The OES survey is a cooperative effort between BLS and the State Workforce Agencies
(SWAs). BLS funds the survey and provides the procedures and technical support, while
the State Workforce Agencies collect most of the data. OES estimates are constructed
from a sample of about 1.1 million establishments. Each year, two semiannual panels
of approximately 180,000 to 200,000 sampled establishments are contacted, one panel
in May and the other in November. Responses are obtained by mail, Internet or other
electronic means, email, telephone, or personal visit. The May 2019 estimates are based
on responses from six semiannual panels collected over a 3-year period: May 2019,
November 2018, May 2018, November 2017, May 2017, and November 2016. The unweighted
sampled employment of 83 million across all six semiannual panels represents
approximately 57 percent of total national employment. The overall national response
rate for the six panels, based on the 50 states and the District of Columbia, is 71
percent based on establishments and 68 percent based on weighted sampled employment. 

The occupational coding system

The May 2019 OES estimates contain nearly 800 occupational categories based on the
Office of Management and Budgetís Standard Occupational Classification (SOC) system.
Together, these occupations make up 22 of the 23 SOC major occupational groups. Major
group 55, Military Specific Occupations, is not included. 

For more information about the SOC system, please see the BLS website at www.bls.gov/soc/.

The May 2019 OES estimates are the first set of OES estimates to be based in part on
survey data collected using the 2018 SOC. These estimates use a hybrid of the 2010 and
2018 SOC systems.

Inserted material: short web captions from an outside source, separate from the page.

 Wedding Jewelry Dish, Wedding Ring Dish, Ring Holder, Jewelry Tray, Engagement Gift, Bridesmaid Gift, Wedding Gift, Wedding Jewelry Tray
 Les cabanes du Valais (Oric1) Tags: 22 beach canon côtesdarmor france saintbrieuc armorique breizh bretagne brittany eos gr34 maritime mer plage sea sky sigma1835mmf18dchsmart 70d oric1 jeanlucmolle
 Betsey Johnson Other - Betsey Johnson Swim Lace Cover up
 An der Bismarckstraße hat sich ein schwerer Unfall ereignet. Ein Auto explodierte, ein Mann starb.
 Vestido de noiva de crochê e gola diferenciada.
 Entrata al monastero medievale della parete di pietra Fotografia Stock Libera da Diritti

For more information on the hybrid classification system used in the
May 2019 OES estimates, please see the "Changes to the May 2019 estimates" section of
this technical note.

The industry coding system

The May 2019 OES estimates use the 2017 North American Industry Classification System
(NAICS). For more information about NAICS, see the BLS website at www.bls.gov/bls/naics.htm.

The OES survey excludes the majority of the agricultural sector, with the exception of
logging (NAICS 113310), support activities for crop production (NAICS 1151), and support
activities for animal production (NAICS 1152). Private households (NAICS 814) also are
excluded. OES federal government data include the U.S. Postal Service and the federal
executive branch only. All other industries, including state and local government, are
covered by the survey.

Survey sample

The OES survey draws its sample from state unemployment insurance (UI) files. Supplemental
sources are used for rail transportation (NAICS 4821) and Guam because they do not report
to the UI program. The OES survey sample is stratified by metropolitan and nonmetropolitan
area, industry, and size.

To provide the most occupational coverage, larger employers are more likely to be
selected than smaller employers. A census is taken of the executive branch of the federal
government, the U.S. Postal Service, and state government.

Concepts

Occupational employment is the estimate of total wage and salary employment in an 
occupation. The OES survey defines employment as the number of workers who can be 
classified as full- or part-time employees, including workers on paid vacations or 
other types of paid leave; workers on unpaid short-term absences; salaried officers,
executives, and staff members of incorporated firms; employees temporarily assigned
to other units; and employees for whom the reporting unit is their permanent duty station,
regardless of whether that unit prepares their paycheck. The survey does not include the
self-employed, owners and partners in unincorporated firms, household workers, or unpaid
family workers.

Wages for the OES survey are straight-time, gross pay, exclusive of premium pay. Base rate;
cost-of-living allowances; guaranteed pay; hazardous-duty pay; incentive pay, including
commissions and production bonuses; and tips are included. Excluded are overtime pay,
severance pay, shift differentials, nonproduction bonuses, employer cost for supplementary
benefits, and tuition reimbursements.

OES receives wage rate data for the federal government, the U.S. Postal Service, and most
state governments. For the remaining establishments, the OES survey data are placed into
12 intervals. The intervals are defined both as hourly rates and the corresponding annual
rates, where the annual rate for an occupation is calculated by multiplying the hourly wage
rate by a typical work year of 2,080 hours. The responding establishments are instructed
to report the hourly rate for part-time workers, and to report annual rates for occupations
that are typically paid at an annual rate but do not work 2,080 hours per year, such as
teachers, pilots, and flight attendants. Other workers, such as some entertainment workers,
are paid hourly rates, but generally do not work 40 hours per week, year round. For these
workers, only an hourly wage is reported.
 
Estimation methodology

The OES survey is designed to produce estimates by combining six panels of data collected
over a 3-year period. Each OES panel contains approximately 180,000 to 200,000 establishments.
Recent OES survey panels have a reduced sample; see the "Changes to the May 2019 estimates"
section below for more information. The full six-panel sample of 1.1 million establishments
allows the production of estimates at detailed levels of geography, industry, and occupation.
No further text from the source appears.